The Court found that the fact that AULIC reserved the right to make substitutions to the funds chosen by the trustee (a fact that was not present in Hecker), did not mean that AULIC exercised this right in a way giving rise to a claim.[1] Furthermore, the concept of share classes did not lead to a different conclusion because AULIC disclosed the bottom-line cost of the funds it offered and the trustee was free to seek a better deal with a different service provider.[2]

The Court then dismissed the trustee’s argument that AULIC exercised control over the plan’s assets because it maintained and controlled the separate account. According to the trustee, AULIC’s actions with regard to the separate account, such as keeping track of participants’ contributions and directions, investing participants’ money in accordance with their directions, and crediting returns back to the participants’ accounts, amounted to control over plan assets because ERISA 3(21)(A) only requires that AULIC exercised “any” authority or control over the assets.

The Court acknowledged that the Hecker decision caused confusion as to whether a finding of discretionary control is necessary to hold someone a functional fiduciary of plan assets and made clear that “insofar as ‘management or disposition of assets’ is concerned, there is no separate requirement of discretionary authority or control.”[3] However, this reasoning did not persuade the Court that AULIC was a functional fiduciary because the trustee did not argue that AULIC mismanaged the separate account. The trustee’s arguments centered around revenue sharing and the selection of share classes, but those actions had nothing to do with AULIC’s maintenance of the separate account. Decisions regarding revenue sharing and share classes were made as part of the investment menu that had already been selected before participants invested their contributions.

The Court then addressed the argument made by the Department of Labor (DOL) in its amicus brief that AULIC is a fiduciary because it retained the right to delete or substitute the funds selected by the trustee for the plan and thereby exercised fiduciary authority every time it invested participants’ contributions in one of the chosen mutual fund class shares instead of a cheaper share class. The DOL argued that AULIC’s failure to substitute with less expensive share classes amounted to a fiduciary breach. The Court dismissed this argument, holding that AULIC’s decision not to exercise its right to substitute funds did not amount to an exercise of authority. The DOL’s theory would impermissibly expand the definition of functional fiduciary to include entities that take no action with respect to a plan.

Ramifications

The primary take-away from this decision is that merely being authorized to choose plan investment options is not enough to make a plan service provider a fiduciary. The Court’s reasoning supports arguments by service provider defendants that fiduciary breach claims against them should be dismissed where the plaintiff pleads only that the service provider had a theoretical control of plan assets. Plaintiffs must plead more than that a service provider got to choose the composition of a menu of investment options and that it was authorized to make decisions as to which investments that plan would offer participants in order to adequately plead fiduciary status. Instead, the plaintiffs will need to allege that the defendants actually exercised that authority or control over plan assets.

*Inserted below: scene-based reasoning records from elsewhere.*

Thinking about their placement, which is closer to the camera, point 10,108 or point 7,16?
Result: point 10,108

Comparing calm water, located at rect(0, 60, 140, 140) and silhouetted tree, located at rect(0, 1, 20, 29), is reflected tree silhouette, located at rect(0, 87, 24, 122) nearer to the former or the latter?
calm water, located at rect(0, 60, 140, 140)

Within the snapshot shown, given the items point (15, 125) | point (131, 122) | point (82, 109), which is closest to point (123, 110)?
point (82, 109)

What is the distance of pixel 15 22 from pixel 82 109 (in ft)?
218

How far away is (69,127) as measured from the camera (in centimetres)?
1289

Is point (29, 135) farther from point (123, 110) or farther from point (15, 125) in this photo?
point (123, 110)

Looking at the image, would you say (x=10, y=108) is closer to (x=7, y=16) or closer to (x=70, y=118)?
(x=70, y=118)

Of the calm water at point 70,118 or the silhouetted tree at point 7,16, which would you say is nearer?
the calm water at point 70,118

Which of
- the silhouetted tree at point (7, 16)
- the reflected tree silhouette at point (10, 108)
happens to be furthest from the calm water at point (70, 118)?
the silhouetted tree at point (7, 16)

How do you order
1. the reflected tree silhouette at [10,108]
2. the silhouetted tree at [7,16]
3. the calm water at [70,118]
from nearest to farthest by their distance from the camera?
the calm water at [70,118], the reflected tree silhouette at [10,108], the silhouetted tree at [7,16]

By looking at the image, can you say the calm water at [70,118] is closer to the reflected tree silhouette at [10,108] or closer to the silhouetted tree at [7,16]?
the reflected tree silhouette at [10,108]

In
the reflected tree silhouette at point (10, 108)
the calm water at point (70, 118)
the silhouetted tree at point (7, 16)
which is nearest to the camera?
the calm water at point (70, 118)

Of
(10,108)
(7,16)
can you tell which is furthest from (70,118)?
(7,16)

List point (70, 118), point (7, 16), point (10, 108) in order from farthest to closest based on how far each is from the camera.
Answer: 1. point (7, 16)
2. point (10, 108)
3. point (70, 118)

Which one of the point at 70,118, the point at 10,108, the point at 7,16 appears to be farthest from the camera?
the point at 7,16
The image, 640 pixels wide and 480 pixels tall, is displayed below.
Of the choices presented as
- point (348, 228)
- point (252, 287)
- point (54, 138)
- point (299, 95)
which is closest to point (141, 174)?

Furthermore, this decision reconciles Hecker with decisions in other circuits regarding who is and is not a functional fiduciary over plan assets. This case makes clear that Hecker does not add a discretionary control requirement into the analysis.

For plan fiduciaries, the Leimkuehler decision highlights that they, not vendors providing their plans with a platform of investment options, will in most cases be responsible for selecting available investment options.